Darah merah pekat yang menetes perlahan ke atas lantai marmer calacatta putih itu tampak seperti sebuah penghinaan absolut.
Di Villa Aerterna—kediaman berdinding kaca yang bertengger angkuh di atas tebing batu kapur—ketidaksempurnaan adalah dosa besar yang tak termaafkan. Bangunan ini bukan sekadar rumah; ini adalah mahakarya arsitektur yang dikendalikan penuh oleh sang kepala keluarga. Setiap sudutnya dirancang matematis. Udara di dalamnya selalu disaring bersih, menyisakan suhu dingin yang stabil dan aroma samar white tea. Tidak ada debu yang diizinkan hinggap. Tidak ada barang yang boleh bergeser dari tempatnya.
Sampai malam ini.
Jam digital yang tertanam rata dengan dinding dapur menunjukkan pukul 02:14 pagi. Di luar sana, badai akhir musim gugur menghantam dinding kaca dengan brutal, mengaum seperti luka yang terbuka. Namun di dalam, kesunyian justru terasa begitu pekat. Kesunyian yang merayap naik dan nyaris mencekik tenggorokan.
Elena berdiri mematung di dekat pulau dapur berbahan granit hitam pekat. Ia mengenakan gaun tidur sutra gading yang jatuh sempurna mengikuti lekuk tubuhnya. Rambutnya disanggul rapi di tengkuk, sebuah kebiasaan yang tidak pernah ia lepas bahkan saat tidur. Tatapannya lurus dan tajam, mengunci pandangan pada pintu utama berbahan kayu ek solid.

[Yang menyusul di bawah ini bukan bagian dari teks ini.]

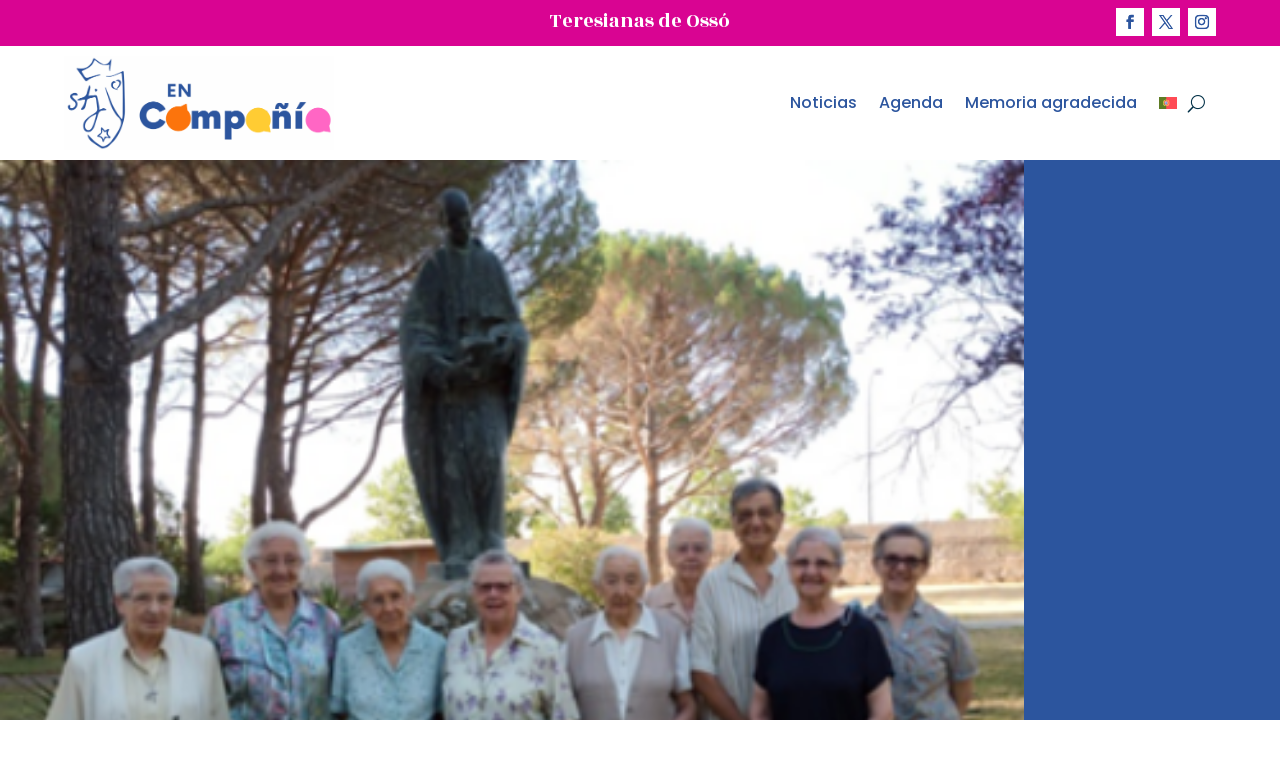

--- FILE ---
content_type: text/css
request_url: https://encompaniastj.org/wp-content/themes/STJ/style.css?ver=1.0.0.1744110626
body_size: -189
content:
/*
Theme Name: SJT
Theme URI: https://teresianaseuropa.org/
Template: Divi
Author: SJDigital
Author URI: https://sjdigital.es
Description: Smart. Flexible. Beautiful. Divi is the most powerful theme in our collection.
Version: 1.0.0.1744110626
Updated: 2025-04-08 11:10:26

*/
@import url('../Divi/style.css');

Terdengar bunyi klik biometrik yang sangat pelan. Pintu berat itu bergeser terbuka, membawa serta embusan angin malam yang basah.
"Kau terlambat dua puluh empat menit dari jam malammu, Anya," ucap Elena. Suaranya mengalun datar, tanpa intonasi marah, seolah sedang menegur putrinya karena salah meletakkan sendok teh.
Tidak ada jawaban yang membalas.
Alih-alih kata maaf, yang terdengar hanyalah tarikan napas yang memburu, basah, dan tersengal-sengal. Disusul oleh bunyi rintik cairan pekat yang membentur lantai batu.
Elena memutar tubuhnya perlahan. Ekspresi dingin yang sudah ia siapkan seketika retak. Kelopak matanya melebar memindai siluet di ambang pintu.
Anya berdiri di sana, menahan beban tubuhnya yang terus bergetar. Gadis berusia tujuh belas tahun itu tampak seperti mimpi buruk yang menyusup masuk ke dalam galeri seni yang suci. Gaun putih linen yang menempel di tubuh rapuhnya kini hancur lebur. Kainnya basah kuyup, dipenuhi sisa lumpur, serpihan daun pinus, dan... sebuah noda merah gelap yang merembes luas dari dada hingga ke kerahnya.
Aroma hujan seketika tersapu bersih, digantikan oleh bau anyir besi tua yang menginvasi udara steril Villa Aerterna.
Anya menatap ibunya dengan sepasang mata kosong. Kedua tangannya terangkat kaku di depan dada, jari-jarinya meregang aneh seolah ia sedang berusaha menjauhkan benda menjijikkan dari tubuhnya. Padahal, benda itu adalah tangannya sendiri.
Cairan pekat itu berkilau di bawah temaram lampu sensor. Menetes lambat dari ujung jemari Anya yang pucat pasi.
Tetes.
Satu tetes darah kental jatuh membentur marmer putih.